Quick Overview of PostgreSQL’s Table Access Method

Enterprise PostgreSQL Solutions

Comments are off

Quick Overview of PostgreSQL’s Table Access Method

What is a Table Access Method?

Table access method is the interface between the PostgreSQL core and data storage management. Since PostgreSQL 12, it is possible to define your own custom table access method that stores data in custom forms by implementing over 45 interface API callback functions. Generally, implementing all of the interface API callback functions is a difficult task as you are essentially defining your own custom storage engine that has to cooperate with PostgreSQL core to achieve:

  • sequential scan
  • parallel scan
  • index fetch
  • query estimate
  • insert, update, delete, truncate
  • table creatio, vacuum, vacuum full
  • toast….etc

OrioleDB, for example, is a custom storage engine for PostgreSQL that provides a more modern way to store data.

Heap is the default and the only table access method supported in PostgreSQL.

Interface APIs

Defined in src/include/access/tableam.h, and heap access method’s implementation is located in src/backend/access/heap/heapam_handler.c.

There are different interface callback function for different purposes. Examine closely, you would notice that the functions involving data retrieval (scan) and data insertion (insert, update ..etc) are invoked by PostgreSQL core with a input data structure called Tuple Table Slot (TTS).

Regardless if you are using heap access method or defining your own access method, you will get the data in the format of TTS. It is the access method’s responsibility to understand this structure and convert it into the format (for example, heap tuple)to be physically stored on disk.

Likewise, when PostgreSQL requested data from the access method, it is responsible for converting the stored data format back to TTS.

What is Tuple Table Slot (TTS)?

It is basically the format understood by PostgreSQL (Executor module specifically).

  • TTS is an internal data structure that holds a single row of data, including column values.
  • It is a basic component in the statement processing (Query Processing) process.
  • Used to store rows returned by queries, and also used to store rows to be inserted or updated.
  • Common data format between Executor module and Table Access Method.
  • Their life cycle also follows query processing.
  • TTS Operation callback function tells PostgreSQL how to convert TTS to Heap Tuple or other types of Tuple data formats.
  • The structure is defined in src/include/executor/tuptable.h

What is Heap Tuple?

It is basically the format stored on disk

  • Row Representation: Heap tuples are the physical storage representation of rows in a PostgreSQL table. Each heap tuple contains the actual data values for each column in a row.
  • Visibility Information: Heap tuples include metadata to track their visibility such as xmin, cid, hintbit flag…etc. This is crucial for PostgreSQL’s Multi-Version Concurrency Control (MVCC) system, allowing transactions to work with consistent snapshots of the data.
  • Support for Updates: When a row is updated, PostgreSQL marks the old heap tuple as “dead” (assign a xmax value) and creates a new version of the tuple with the updated data. This versioning system supports data consistency.
  • Indexed for Efficiency: Heap tuple contains ctid, which represents the physical location of such heap tuple (which page number and at what offset). An index normally contains tid look at a heap tuple instantly, without scanning entire table to find a match.
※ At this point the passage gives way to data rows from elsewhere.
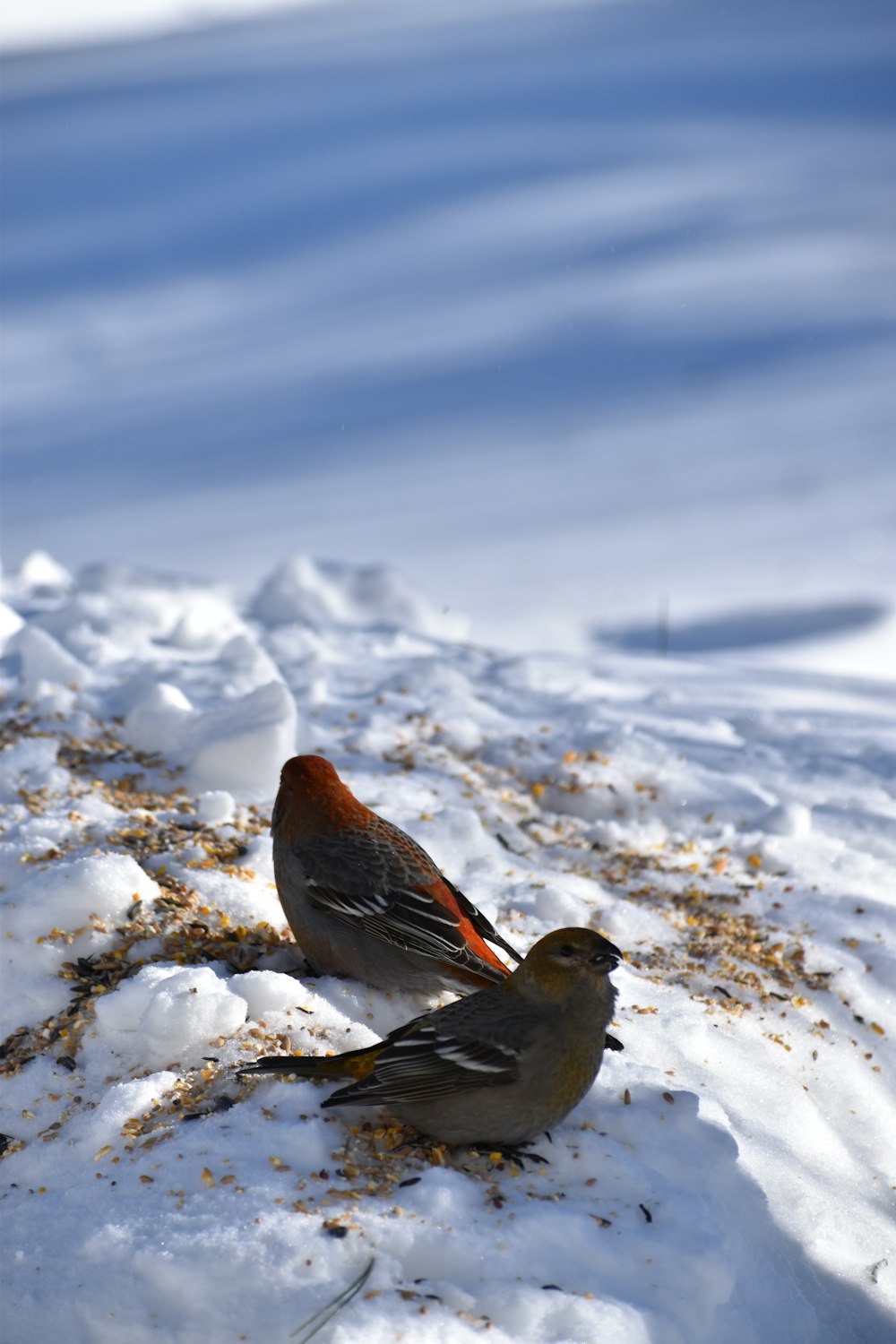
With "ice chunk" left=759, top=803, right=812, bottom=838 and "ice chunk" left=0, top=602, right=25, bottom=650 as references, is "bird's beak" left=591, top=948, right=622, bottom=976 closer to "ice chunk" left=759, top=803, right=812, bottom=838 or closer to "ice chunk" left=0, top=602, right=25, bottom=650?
"ice chunk" left=759, top=803, right=812, bottom=838

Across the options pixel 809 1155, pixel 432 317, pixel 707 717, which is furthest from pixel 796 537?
pixel 809 1155

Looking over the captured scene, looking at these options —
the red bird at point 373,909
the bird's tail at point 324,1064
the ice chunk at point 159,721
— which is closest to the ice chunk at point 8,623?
the ice chunk at point 159,721

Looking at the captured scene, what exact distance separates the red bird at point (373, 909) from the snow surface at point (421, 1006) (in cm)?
11

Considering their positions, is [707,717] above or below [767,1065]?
below

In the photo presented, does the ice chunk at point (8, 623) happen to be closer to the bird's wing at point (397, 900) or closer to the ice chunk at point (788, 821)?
the bird's wing at point (397, 900)

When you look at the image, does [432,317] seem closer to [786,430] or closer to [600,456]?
[600,456]

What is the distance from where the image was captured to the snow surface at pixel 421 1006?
2.37 m

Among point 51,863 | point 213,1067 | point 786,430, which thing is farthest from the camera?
point 786,430

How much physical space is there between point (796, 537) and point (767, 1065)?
6771 millimetres

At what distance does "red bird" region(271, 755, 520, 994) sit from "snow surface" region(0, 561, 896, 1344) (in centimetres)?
11

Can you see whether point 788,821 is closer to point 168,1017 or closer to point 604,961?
point 604,961

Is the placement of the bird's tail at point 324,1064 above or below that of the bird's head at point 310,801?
below

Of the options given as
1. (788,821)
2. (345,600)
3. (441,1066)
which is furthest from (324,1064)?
(345,600)

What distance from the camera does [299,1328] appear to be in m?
2.21
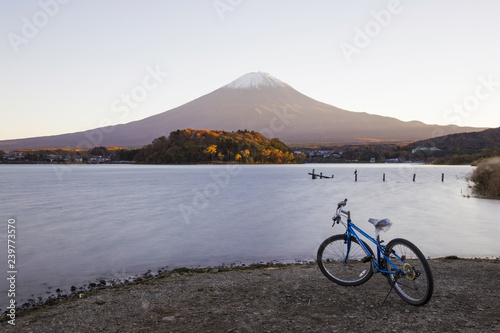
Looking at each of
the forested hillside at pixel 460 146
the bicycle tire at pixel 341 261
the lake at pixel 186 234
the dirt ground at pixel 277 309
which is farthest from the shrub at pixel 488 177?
the forested hillside at pixel 460 146

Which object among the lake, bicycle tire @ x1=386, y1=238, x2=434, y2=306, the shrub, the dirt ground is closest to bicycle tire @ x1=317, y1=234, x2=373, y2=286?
the dirt ground

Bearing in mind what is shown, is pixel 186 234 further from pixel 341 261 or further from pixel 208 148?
pixel 208 148

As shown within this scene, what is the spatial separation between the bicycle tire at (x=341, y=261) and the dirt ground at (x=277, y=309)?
15 centimetres

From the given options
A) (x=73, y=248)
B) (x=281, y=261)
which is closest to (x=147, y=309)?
(x=281, y=261)

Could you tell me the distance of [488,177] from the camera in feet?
86.7

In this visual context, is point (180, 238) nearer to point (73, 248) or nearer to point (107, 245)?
point (107, 245)

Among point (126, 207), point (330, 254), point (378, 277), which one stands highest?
point (330, 254)

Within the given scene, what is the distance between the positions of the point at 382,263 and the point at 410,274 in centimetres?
51

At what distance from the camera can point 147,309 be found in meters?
5.54

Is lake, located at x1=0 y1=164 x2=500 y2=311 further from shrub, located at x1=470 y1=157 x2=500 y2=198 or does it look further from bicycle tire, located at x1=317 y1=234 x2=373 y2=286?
bicycle tire, located at x1=317 y1=234 x2=373 y2=286

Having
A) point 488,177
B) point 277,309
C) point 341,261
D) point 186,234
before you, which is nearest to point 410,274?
point 341,261

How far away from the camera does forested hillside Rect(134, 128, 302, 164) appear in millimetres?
133875

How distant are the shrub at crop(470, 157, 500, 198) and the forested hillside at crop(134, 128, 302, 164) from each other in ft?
351

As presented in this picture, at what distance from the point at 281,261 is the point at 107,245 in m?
6.31
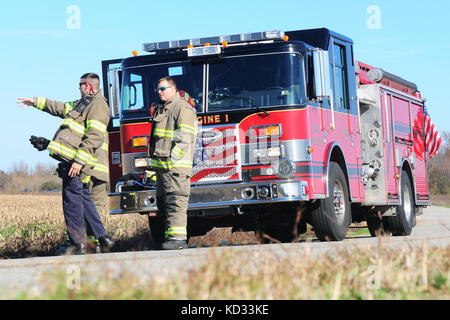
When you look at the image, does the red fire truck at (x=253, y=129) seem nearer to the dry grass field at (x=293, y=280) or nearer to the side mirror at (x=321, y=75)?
the side mirror at (x=321, y=75)

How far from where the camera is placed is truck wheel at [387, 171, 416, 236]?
1480 cm

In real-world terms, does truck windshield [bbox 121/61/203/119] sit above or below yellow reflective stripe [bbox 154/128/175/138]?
above

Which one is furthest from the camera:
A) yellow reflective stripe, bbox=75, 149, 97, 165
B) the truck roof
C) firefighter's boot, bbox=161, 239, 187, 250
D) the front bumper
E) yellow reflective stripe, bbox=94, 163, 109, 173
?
the truck roof

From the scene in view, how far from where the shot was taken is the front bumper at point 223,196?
1052cm

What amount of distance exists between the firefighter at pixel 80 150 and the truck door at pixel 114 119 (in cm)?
109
Tuple Table Slot vs Heap Tuple

Tuple Table Slot

  • data format used by the executor module in PostgreSQL kernel
  • used internally that includes:
    • total number of columns
    • description of columns
    • flags
    • datum array
    • NULL array
    • …etc

Heap Tuple

  • data format used by Heap Access Method
  • The format to be stored on disk that includes:
    • visibility information
    • flag
    • offset
    • physical location
    • actual user data
    • …etc

Access method is like a bridge, sitting in the middle, coordinating the instructions between PostgreSQL core and actual data storage

Summary

This blog intends to give a brief overview of table access method API and describes how it coordinates between Tuple Table Slot and Heap tuple data formats. Table access method is a huge architectural topic and we will gradually explore these different API calls in the subsequent blogs.